Deutsche Bank will miss full-year profit target
Deutsche Bank says it will miss its profit target for the year as it takes impairment charge of 250m euros (£215m, $330m) on its Greek government debt holdings.
Germany's biggest bank also said it would cut 500 jobs, mainly outside its home market.
Deutsche Bank's statement comes as fears continue to rise about the health of the eurozone.
Shares in the bank were down 5.8% in trading in Frankfurt.
Deutsche Bank's chief executive, Josef Ackermann, told an investors' conference in London there had been a "significant and unabated slowdown in client activity".
But he added that banking business not related to sovereign debt was robust.
"We are confident that the classic banking businesses - private clients, asset management and global transaction banking - as a whole will deliver their best pre-tax profit ever."

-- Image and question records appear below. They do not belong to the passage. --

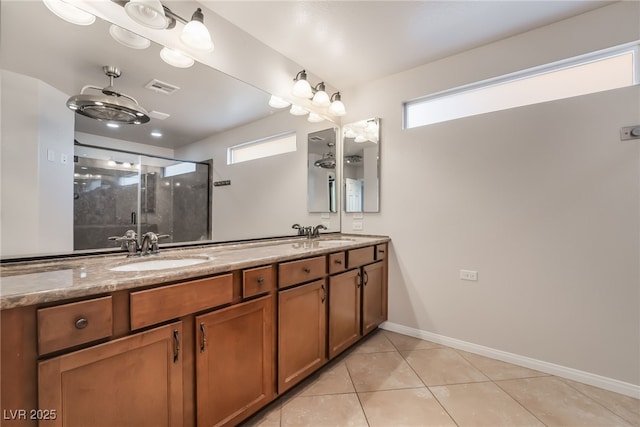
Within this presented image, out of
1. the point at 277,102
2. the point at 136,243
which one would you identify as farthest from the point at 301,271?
the point at 277,102

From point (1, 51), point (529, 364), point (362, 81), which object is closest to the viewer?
point (1, 51)

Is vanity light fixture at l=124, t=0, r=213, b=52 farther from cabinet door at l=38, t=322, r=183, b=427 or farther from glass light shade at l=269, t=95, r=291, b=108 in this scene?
cabinet door at l=38, t=322, r=183, b=427

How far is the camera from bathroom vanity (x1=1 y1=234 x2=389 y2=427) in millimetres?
825

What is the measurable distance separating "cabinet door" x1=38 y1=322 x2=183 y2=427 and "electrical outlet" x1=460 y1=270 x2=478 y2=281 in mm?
2256

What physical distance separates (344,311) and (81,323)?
65.8 inches

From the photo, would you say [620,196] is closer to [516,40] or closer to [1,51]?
[516,40]

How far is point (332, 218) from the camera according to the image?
3068 millimetres

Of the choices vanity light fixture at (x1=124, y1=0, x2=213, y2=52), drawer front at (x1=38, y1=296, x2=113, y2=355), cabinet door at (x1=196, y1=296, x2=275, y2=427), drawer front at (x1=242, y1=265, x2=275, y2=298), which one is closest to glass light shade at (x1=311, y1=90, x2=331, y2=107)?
vanity light fixture at (x1=124, y1=0, x2=213, y2=52)

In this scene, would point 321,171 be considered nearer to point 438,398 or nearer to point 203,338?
point 203,338

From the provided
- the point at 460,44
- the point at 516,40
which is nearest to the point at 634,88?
the point at 516,40

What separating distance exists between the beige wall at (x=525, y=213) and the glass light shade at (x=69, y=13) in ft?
7.82

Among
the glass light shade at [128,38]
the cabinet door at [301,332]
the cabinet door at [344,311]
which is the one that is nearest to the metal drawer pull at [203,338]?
the cabinet door at [301,332]

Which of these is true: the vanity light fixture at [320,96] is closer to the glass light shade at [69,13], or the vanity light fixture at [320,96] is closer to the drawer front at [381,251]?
the drawer front at [381,251]

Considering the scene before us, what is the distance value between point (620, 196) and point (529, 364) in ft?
4.56
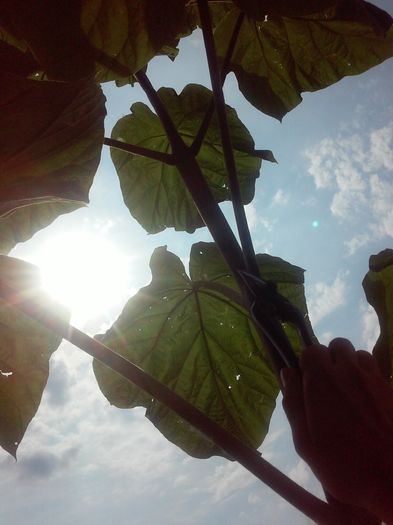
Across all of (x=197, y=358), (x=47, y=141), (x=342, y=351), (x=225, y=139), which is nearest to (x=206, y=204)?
(x=225, y=139)

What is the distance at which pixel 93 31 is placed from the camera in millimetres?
1015

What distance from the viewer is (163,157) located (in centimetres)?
104

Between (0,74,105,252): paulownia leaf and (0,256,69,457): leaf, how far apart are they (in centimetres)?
38

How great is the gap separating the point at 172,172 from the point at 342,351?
1377 millimetres

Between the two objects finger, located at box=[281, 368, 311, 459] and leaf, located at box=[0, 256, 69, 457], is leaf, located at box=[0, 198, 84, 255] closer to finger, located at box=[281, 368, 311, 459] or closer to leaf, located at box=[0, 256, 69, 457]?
leaf, located at box=[0, 256, 69, 457]

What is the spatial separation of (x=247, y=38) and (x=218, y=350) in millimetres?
986

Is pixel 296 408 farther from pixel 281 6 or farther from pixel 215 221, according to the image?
pixel 281 6

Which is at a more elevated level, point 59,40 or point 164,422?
point 59,40

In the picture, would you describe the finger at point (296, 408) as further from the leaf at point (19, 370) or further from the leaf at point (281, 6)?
the leaf at point (281, 6)

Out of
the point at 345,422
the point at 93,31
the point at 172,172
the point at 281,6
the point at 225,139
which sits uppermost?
the point at 172,172

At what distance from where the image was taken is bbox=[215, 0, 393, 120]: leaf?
1423 mm

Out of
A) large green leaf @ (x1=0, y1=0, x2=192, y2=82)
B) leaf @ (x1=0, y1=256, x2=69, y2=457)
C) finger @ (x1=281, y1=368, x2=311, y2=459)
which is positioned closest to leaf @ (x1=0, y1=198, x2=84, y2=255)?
leaf @ (x1=0, y1=256, x2=69, y2=457)

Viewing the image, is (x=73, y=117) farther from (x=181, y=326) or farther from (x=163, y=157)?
(x=181, y=326)

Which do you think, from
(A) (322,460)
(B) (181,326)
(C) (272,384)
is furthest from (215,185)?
(A) (322,460)
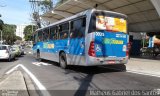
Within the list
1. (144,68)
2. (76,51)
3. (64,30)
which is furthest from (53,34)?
(144,68)

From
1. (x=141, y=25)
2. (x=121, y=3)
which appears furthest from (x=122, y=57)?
(x=141, y=25)

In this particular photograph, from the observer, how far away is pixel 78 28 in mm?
14781

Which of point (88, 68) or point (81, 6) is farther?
point (81, 6)

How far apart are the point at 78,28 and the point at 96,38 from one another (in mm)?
1609

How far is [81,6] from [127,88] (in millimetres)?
20185

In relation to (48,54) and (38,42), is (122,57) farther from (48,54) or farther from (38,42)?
(38,42)

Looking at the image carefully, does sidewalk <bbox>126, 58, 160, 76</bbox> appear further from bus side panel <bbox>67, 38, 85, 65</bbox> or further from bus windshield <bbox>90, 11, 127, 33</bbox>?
bus side panel <bbox>67, 38, 85, 65</bbox>

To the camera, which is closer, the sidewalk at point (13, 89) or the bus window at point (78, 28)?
the sidewalk at point (13, 89)

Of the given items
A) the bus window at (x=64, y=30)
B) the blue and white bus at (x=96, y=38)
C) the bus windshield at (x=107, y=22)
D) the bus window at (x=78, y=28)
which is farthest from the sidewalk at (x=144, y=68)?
the bus window at (x=64, y=30)

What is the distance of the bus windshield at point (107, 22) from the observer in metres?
13.5

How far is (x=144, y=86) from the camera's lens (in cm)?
1008

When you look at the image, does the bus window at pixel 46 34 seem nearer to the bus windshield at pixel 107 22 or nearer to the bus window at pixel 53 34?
the bus window at pixel 53 34

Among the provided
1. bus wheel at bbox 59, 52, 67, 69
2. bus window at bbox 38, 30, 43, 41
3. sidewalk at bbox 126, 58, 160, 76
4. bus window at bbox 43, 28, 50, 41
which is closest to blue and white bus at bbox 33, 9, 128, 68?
bus wheel at bbox 59, 52, 67, 69

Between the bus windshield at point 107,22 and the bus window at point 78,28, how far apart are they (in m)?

Deutsche's profit was previously expected to be around 10bn euros.
Data from Reuters shows that since September, half the 34 analysts that follow Deutsche Bank have revised their full-year earnings estimate down by an average of 10.3% to around 7.72bn euros, including one-off charges, and corporate investments.
Deutsche Bank itself had excluded these from its target definition.
Its latest reported net profits for the three months to 30 June were 1.2bn euros ($1.8bn; £1bn), 6% higher than a year earlier.
At the time it revealed it had needed to write down 155m euros from the value of its Greek government bonds.